begin Data section

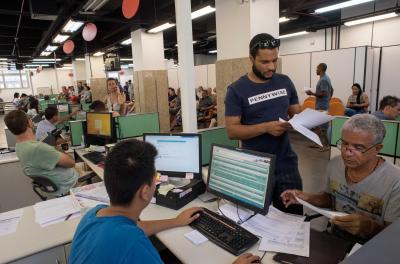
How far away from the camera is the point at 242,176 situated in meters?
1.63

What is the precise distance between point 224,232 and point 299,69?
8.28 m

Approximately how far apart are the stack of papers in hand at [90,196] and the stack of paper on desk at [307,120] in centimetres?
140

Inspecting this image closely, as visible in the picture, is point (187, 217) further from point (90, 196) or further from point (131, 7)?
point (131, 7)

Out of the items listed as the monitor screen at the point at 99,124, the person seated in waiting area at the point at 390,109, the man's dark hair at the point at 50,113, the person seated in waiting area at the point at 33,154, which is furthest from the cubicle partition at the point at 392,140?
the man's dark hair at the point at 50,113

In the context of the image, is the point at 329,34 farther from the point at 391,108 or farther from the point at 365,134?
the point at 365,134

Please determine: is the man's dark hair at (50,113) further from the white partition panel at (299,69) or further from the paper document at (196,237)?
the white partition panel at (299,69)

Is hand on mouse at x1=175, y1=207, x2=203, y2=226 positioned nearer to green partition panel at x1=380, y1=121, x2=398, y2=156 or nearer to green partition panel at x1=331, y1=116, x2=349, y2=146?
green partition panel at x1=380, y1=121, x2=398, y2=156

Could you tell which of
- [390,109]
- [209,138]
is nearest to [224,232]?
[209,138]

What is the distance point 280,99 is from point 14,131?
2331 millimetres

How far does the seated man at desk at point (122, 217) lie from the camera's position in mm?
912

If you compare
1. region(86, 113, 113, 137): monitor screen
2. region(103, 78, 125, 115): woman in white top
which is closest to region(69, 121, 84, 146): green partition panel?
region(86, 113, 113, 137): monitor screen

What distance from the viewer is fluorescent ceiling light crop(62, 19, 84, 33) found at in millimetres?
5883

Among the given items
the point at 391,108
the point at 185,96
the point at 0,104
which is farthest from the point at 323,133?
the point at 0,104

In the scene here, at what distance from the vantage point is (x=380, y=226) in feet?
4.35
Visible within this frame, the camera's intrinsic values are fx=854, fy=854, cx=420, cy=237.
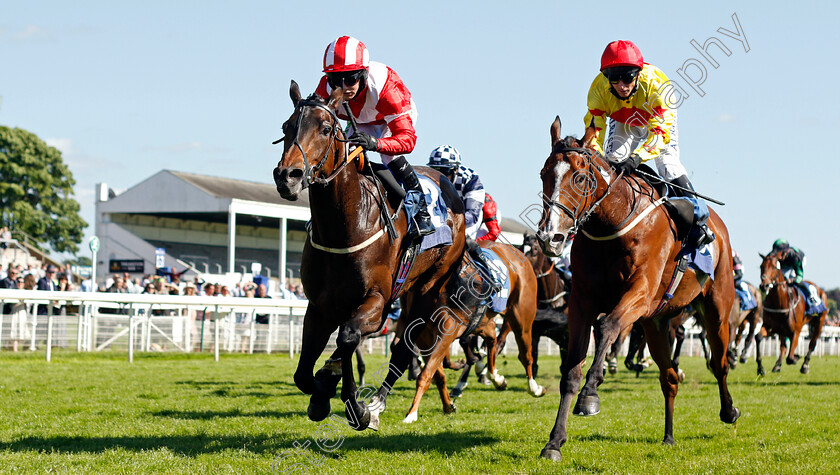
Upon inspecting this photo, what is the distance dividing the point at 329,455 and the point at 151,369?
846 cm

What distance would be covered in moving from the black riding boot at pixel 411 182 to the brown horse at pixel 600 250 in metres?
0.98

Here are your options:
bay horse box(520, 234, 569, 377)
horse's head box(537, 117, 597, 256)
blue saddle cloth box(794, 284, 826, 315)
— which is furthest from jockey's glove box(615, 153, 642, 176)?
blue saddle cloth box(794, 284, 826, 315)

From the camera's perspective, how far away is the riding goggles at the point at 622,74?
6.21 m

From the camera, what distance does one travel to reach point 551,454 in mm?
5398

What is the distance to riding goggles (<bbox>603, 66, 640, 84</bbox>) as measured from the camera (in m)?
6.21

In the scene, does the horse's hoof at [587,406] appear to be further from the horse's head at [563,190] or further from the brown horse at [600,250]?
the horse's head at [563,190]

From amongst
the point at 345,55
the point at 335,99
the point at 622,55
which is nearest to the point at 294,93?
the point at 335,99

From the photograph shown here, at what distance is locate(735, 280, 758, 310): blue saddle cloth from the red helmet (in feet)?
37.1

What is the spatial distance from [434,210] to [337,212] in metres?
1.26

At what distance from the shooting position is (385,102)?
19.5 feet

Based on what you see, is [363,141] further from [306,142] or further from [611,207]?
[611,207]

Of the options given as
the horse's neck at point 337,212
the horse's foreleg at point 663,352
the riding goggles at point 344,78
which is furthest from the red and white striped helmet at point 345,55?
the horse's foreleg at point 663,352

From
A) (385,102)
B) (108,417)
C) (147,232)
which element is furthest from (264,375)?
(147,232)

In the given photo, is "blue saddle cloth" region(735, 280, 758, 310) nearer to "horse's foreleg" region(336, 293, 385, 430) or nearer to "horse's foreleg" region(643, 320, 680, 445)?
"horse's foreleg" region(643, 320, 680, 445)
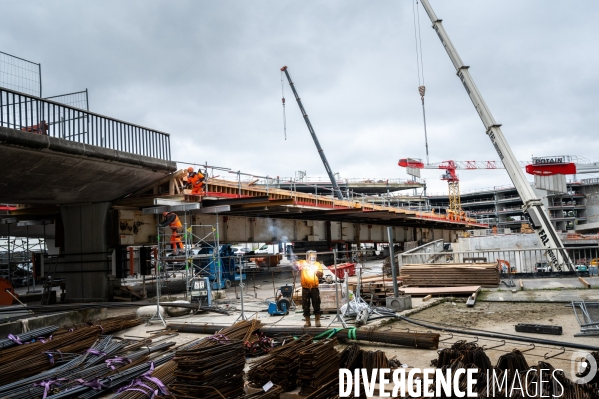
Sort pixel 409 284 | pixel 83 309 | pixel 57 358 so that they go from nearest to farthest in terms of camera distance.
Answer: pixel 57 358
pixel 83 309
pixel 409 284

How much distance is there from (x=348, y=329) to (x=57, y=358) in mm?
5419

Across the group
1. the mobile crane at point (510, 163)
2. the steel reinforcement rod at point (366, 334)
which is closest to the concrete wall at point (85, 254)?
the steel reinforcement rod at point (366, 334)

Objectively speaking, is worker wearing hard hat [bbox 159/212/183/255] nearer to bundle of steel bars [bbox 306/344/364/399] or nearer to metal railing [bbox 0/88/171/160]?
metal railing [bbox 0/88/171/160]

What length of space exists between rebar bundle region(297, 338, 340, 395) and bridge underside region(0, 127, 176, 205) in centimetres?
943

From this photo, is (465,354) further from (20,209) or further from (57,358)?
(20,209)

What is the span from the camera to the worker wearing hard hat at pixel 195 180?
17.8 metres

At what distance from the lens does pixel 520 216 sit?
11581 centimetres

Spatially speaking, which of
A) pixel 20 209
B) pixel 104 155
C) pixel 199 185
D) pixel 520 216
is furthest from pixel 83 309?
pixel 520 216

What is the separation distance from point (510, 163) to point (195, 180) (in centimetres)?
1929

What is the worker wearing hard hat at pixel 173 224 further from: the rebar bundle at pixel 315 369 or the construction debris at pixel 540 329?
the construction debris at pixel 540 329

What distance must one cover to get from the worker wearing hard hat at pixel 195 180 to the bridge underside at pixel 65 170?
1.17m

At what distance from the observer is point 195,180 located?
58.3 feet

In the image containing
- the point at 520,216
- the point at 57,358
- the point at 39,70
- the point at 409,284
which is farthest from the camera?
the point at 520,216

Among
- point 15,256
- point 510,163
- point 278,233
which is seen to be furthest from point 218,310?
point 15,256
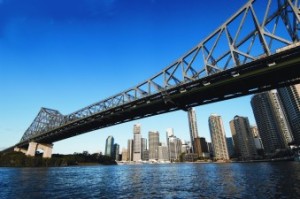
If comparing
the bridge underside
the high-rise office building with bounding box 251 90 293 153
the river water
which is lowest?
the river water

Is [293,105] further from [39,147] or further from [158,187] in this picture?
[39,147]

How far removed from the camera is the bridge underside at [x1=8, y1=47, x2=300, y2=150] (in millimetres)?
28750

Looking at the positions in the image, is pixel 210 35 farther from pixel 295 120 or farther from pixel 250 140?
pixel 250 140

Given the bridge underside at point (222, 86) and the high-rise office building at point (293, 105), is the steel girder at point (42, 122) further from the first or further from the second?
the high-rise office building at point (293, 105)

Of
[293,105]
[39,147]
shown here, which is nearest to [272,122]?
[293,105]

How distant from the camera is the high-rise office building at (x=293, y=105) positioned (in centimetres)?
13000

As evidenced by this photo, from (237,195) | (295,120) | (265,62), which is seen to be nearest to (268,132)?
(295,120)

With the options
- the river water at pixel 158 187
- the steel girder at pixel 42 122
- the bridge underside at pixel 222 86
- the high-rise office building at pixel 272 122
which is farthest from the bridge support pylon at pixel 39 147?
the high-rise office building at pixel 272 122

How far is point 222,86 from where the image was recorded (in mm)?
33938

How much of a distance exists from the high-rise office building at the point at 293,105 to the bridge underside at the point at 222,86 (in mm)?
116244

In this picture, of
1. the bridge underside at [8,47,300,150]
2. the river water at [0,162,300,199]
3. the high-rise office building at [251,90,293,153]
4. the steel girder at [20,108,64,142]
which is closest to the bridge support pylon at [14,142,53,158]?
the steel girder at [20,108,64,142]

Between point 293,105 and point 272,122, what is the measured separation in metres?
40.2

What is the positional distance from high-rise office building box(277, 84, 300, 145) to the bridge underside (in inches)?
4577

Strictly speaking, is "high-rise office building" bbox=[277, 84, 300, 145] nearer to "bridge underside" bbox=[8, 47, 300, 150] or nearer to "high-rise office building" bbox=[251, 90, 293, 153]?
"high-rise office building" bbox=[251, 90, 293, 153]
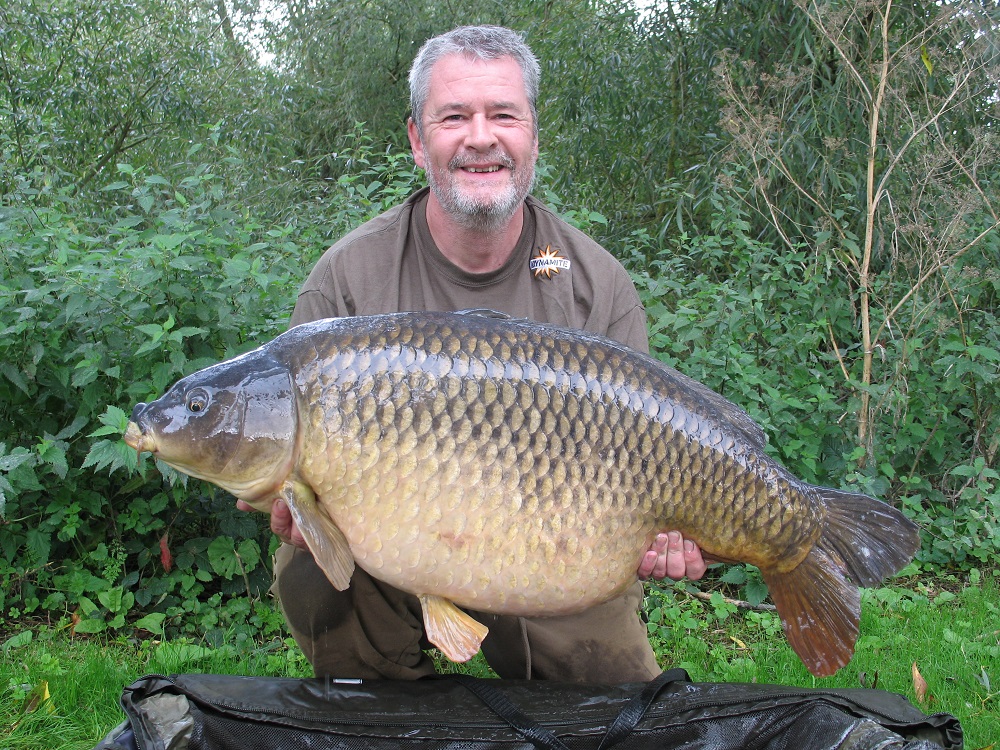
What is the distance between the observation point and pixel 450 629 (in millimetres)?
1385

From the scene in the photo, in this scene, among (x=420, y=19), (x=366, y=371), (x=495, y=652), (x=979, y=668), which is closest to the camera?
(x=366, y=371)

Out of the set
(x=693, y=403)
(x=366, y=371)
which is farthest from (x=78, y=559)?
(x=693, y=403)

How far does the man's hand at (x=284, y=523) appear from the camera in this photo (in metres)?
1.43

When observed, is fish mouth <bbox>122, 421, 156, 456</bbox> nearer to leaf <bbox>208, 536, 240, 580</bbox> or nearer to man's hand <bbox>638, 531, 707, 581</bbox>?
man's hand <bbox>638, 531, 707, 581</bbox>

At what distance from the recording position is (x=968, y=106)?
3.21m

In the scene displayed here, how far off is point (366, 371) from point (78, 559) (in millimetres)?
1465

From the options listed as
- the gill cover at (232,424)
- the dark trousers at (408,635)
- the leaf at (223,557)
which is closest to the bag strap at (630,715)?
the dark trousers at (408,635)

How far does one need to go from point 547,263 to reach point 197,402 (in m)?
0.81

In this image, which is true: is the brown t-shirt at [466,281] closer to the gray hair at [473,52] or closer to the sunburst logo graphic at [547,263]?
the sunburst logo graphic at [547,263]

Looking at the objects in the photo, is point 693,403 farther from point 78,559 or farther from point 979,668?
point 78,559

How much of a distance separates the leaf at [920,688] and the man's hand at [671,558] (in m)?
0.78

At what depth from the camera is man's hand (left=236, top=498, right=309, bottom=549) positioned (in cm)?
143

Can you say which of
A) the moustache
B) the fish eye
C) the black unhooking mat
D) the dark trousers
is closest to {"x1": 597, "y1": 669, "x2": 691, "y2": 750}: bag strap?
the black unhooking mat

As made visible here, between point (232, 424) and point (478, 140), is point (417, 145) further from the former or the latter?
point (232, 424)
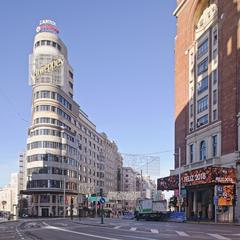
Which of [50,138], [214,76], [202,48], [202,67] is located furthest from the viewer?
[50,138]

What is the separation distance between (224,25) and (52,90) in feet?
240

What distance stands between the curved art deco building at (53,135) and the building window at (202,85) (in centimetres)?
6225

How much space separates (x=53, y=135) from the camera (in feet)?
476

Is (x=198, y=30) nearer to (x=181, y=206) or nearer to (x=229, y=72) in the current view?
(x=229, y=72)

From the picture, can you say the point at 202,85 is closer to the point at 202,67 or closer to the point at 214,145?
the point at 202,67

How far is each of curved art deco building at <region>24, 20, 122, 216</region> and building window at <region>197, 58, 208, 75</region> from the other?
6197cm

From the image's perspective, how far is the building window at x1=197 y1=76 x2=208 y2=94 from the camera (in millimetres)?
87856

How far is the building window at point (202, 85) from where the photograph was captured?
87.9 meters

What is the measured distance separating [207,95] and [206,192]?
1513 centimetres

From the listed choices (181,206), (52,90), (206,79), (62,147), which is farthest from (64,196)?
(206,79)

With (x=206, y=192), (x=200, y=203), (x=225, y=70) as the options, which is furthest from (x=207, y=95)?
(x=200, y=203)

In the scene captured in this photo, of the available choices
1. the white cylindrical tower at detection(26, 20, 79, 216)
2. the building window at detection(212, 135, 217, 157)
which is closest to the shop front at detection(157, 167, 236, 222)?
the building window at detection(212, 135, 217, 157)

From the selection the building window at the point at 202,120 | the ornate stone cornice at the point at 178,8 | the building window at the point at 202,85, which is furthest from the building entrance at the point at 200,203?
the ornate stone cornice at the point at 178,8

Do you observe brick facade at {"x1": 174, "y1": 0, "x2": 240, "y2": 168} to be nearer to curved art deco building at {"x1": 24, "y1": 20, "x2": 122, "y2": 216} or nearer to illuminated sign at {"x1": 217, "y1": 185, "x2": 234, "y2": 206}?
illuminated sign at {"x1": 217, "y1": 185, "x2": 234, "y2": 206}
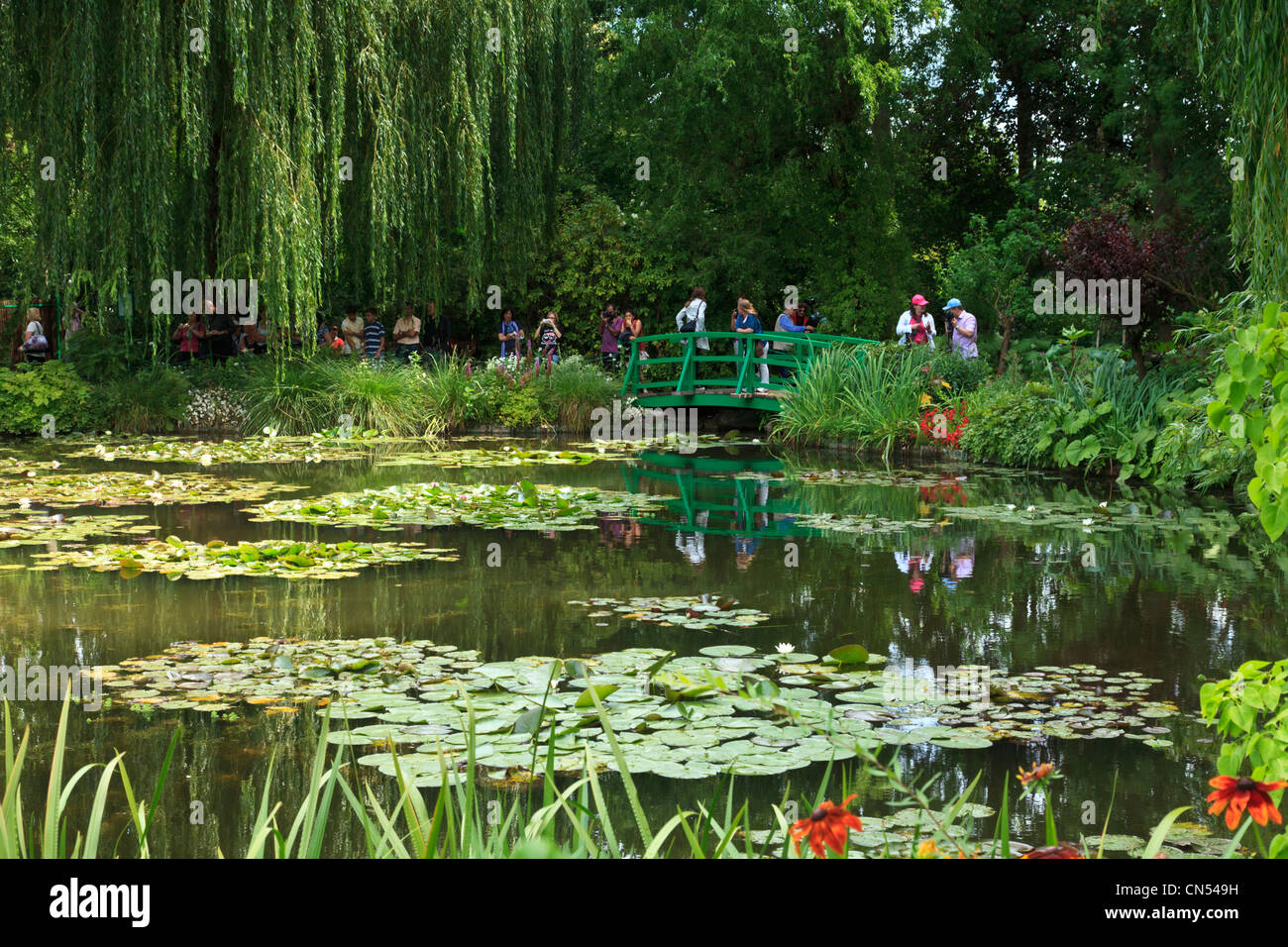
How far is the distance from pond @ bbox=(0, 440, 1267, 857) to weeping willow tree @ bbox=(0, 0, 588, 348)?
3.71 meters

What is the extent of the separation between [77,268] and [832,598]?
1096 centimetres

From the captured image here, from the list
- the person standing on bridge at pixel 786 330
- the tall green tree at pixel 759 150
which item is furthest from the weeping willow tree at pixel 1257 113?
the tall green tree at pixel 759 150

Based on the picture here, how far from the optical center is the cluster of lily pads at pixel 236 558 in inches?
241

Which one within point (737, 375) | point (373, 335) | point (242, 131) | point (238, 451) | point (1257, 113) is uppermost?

end Data section

### Given request:
Rewrite the lines of the listing from the one containing "From the captured image here, from the list" through the end of the listing, inclusive, replacing "optical center" with "camera lens" and leaving everything else as it is.

### Response:
From the captured image here, from the list
- the person standing on bridge at pixel 786 330
- the tall green tree at pixel 759 150
which item is furthest from the weeping willow tree at pixel 1257 113?
the tall green tree at pixel 759 150

Based on the picture here, how far from the camera lens is the cluster of lily pads at pixel 236 558 in inches?
241

Which one within point (737, 375) | point (373, 335) | point (242, 131) | point (238, 451) | point (1257, 113) is uppermost?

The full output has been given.